▸ What to do:
Pick out and copy every line in the items below that contains the word "nearer". Case counts.
--------------------------------
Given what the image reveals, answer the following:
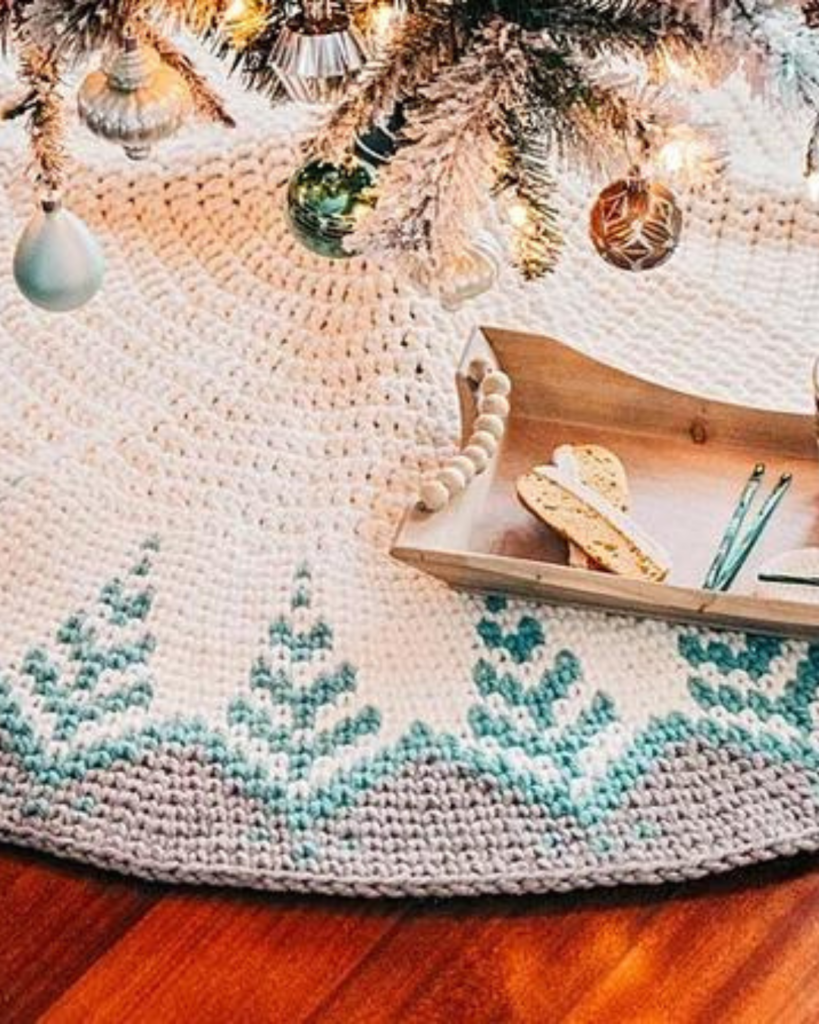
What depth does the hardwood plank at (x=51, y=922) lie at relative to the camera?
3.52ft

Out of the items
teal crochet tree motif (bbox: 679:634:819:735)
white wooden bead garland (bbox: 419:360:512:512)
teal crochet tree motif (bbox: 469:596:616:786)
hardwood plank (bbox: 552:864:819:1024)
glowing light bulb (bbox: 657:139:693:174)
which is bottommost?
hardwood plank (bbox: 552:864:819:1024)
--------------------------------
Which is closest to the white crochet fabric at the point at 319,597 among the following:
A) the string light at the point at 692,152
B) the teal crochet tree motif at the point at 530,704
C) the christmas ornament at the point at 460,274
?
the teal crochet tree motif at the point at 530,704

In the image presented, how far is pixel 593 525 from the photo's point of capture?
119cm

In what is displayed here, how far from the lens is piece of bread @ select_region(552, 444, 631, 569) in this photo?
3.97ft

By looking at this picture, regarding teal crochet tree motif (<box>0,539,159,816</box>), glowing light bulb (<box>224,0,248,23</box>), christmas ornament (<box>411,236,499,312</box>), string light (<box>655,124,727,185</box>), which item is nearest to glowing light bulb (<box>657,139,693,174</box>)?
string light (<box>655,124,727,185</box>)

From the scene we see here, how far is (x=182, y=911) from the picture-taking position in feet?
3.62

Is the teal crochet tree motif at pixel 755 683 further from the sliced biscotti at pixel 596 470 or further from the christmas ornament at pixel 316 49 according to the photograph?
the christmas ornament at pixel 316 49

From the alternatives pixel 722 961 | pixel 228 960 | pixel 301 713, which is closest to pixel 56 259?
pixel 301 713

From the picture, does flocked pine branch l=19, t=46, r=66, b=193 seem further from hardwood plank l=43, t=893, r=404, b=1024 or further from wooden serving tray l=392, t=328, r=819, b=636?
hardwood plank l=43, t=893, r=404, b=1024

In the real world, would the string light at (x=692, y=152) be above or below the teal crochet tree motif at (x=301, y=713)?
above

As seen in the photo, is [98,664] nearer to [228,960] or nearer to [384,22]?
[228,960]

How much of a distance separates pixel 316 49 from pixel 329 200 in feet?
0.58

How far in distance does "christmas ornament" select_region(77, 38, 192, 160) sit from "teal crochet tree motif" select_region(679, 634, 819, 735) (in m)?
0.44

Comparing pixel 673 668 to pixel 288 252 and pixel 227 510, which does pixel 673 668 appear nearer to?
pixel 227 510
--------------------------------
▸ Written solution:
As seen in the photo, is [98,664] nearer to [228,960] or nearer to [384,22]?
Comparing pixel 673 668 to pixel 288 252 and pixel 227 510, which does pixel 673 668 appear nearer to?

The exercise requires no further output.